Stevens just rolled his eyes, repositioning his aim at me. I instinctively threw up my hand, and even with a good ten feet between us, the pistol flew out of his grip as if I’d snatched it away from right out in front of him. I swept my hand backward, expecting to catch it. Apparently, my skills needed a little more work, because the gun launched back at me with the velocity of a professional baseball pitch.
I ducked, hearing something smash behind me. With my luck, it was probably Mom’s fine china. If I wasn’t on the verge of being kidnapped by minions of the underworld, the thought of Mom’s wrath coming down on me would have made me wished I was.
“Kat?” my dad muttered.
I didn’t have time to look at him. Stevens focused his gaze on me, balling his hands into tight fists. He narrowed his eyes more and more until the entire house shook, rattling the frames right off the walls. I waited for something else to happen, but he finally dropped his hands in disappointment.
“Should’ve figured you’d be immune to a penance stare.” His fiendish grin returned, looking over at my parents. “Guess you two will have to do.”
“Don’t even think about it,” I growled.
“Well, it’s a bit late for that.” Stevens laughed, and my mom suddenly collapsed to the floor, writhing in pain. She cried out, clutching her head. Dad fell next her, trying to help in some way, but he wound up grabbing the sides of his own head the moment he looked back up at the officer.
The familiar blue light that I’d manifested in the alleyway sparked to life in my left hand. I raised my palm. With the slightest flex of my fingers, the familiar blast erupted, throwing Stevens across the room right into the fireplace. Mom and Dad dazedly looked up at me from the floor, their mouths agape with disbelief.
Peeling himself out from under the rubble of soot and broken mantle knickknacks, Stevens snickered despite his nose now being bent in the most unnatural, twisted angle. “Come on now. You can do better than that.”
He sauntered back over, and I aimed my hand at him again, only to find it no longer glowing. I shook my entire arm out, as if it would somehow help recharge it. Still, nothing. The officer grabbed one of Dad’s empty beer bottles, smashing the body of it against the top of the coffee table.
He fiddled the remains of the beer bottle neck between his fingers. “Let’s show them what you can really do.”

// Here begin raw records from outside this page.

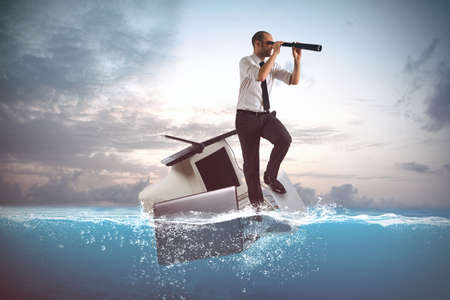 Businessman sailing on a laptops and personal computer in the sea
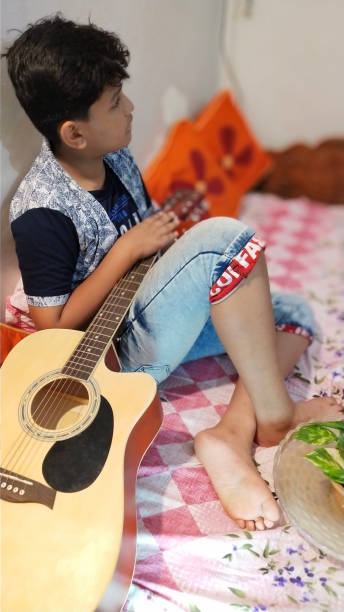 istock A Barefoot Young Boy in India Practices his Guitar in his Bedroom 1177141223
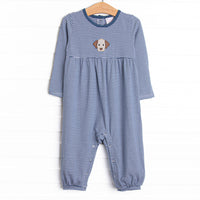  This romper features a navy blue striped material, a puppy applique and snaps on the stride. 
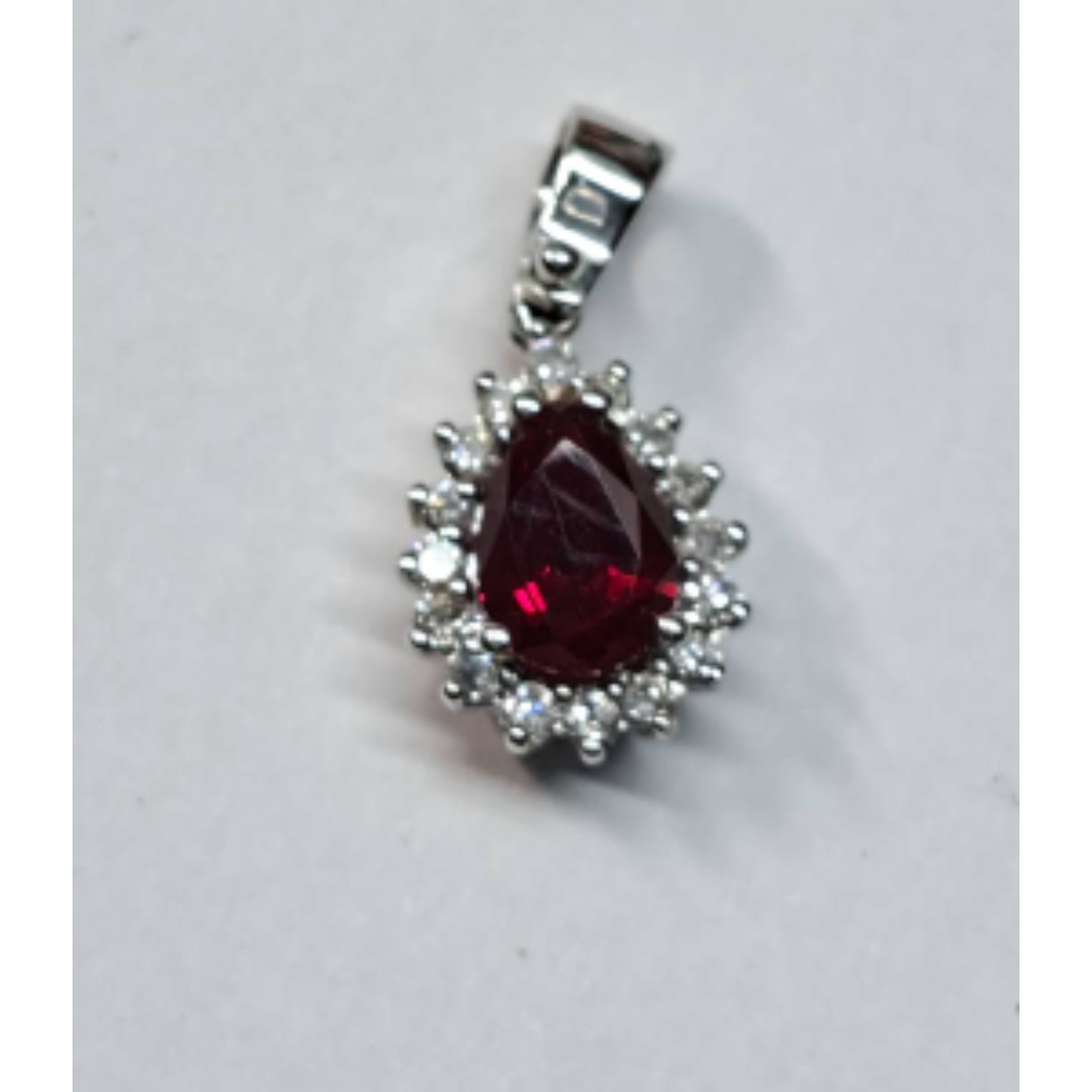 14 Karaat wit gouden entourage hanger bezet met robijn en briljant geslepen diamant 16x0.02 ct. 
Ook als set te kopen met oorringen €1495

I was ready to lunge at any second, expecting him to make a move toward my parents. Instead, the officer turned the bottle over, dragging the jagged pieces of glass across his palm. Thin red slits appeared, quickly blossoming into bloody lines that coursed down the length of his hand and wrist. A part of me wanted to laugh. If his plan was to mutilate himself, I sure as hell wasn’t about to stop him.
“Qui ostendunt tenebrarum,” Stevens hissed, his eyes glazing over into their true inky black form. He came into the foyer, extending his bleeding hand out to me.
The pungent metallic odor hit me hard. The moment I inhaled the scent, stabbing pangs throbbed in the roof of my mouth. Gasping, I collapsed to the floor, feeling my gums tear open as I at last caved into the pain with a strangled cry.
“That’s more like it,” the officer cooed, yanking my head upright.
Mom took one look at me and screamed, scuttling across the hardwood until her back smacked against the wall.
I couldn’t make sense of what was happening. I sprang up from the floor and tackled Stevens, pinning his body against the sill dividing the family room from the foyer. Without a guiding thought, my mouth immediately took aim to the side of his neck. I could hear his pulse pounding beneath his skin, and a ravenous hunger begged me to sink my teeth into it.
My whole body stiffened at the realization. I throttled myself away. They weren’t teeth. My mouth was still ajar. I couldn’t close it. I staggered over to the mirror hanging in the entryway that now dangled for dear life by only one of its hooks.
“Beautiful, isn’t it?” Stevens laughed. “Don’t you think so, Mom?”
I clamped my hands over my mouth, unable to bear the sight. It still couldn’t conceal my eyes. My glowing red eyes. Blaine’s eyes. Finally letting my hands fall away, I gawked back at myself, at the inch-long pointed canines protruding from my upper jaw.
“What did you do to her?” my mother cried.
“Oh, don’t look at me. This one comes courtesy of my boss,” the demon chortled. “Her master.”
My entire forearm set ablaze at the words, nearly every rune igniting in response. The demonic energy coiled itself around the flurry of emotions stirring inside me. Rage, despair, horror. I couldn’t have controlled it if I’d wanted to, but that didn’t matter in that moment. I wanted to unleash its wrath.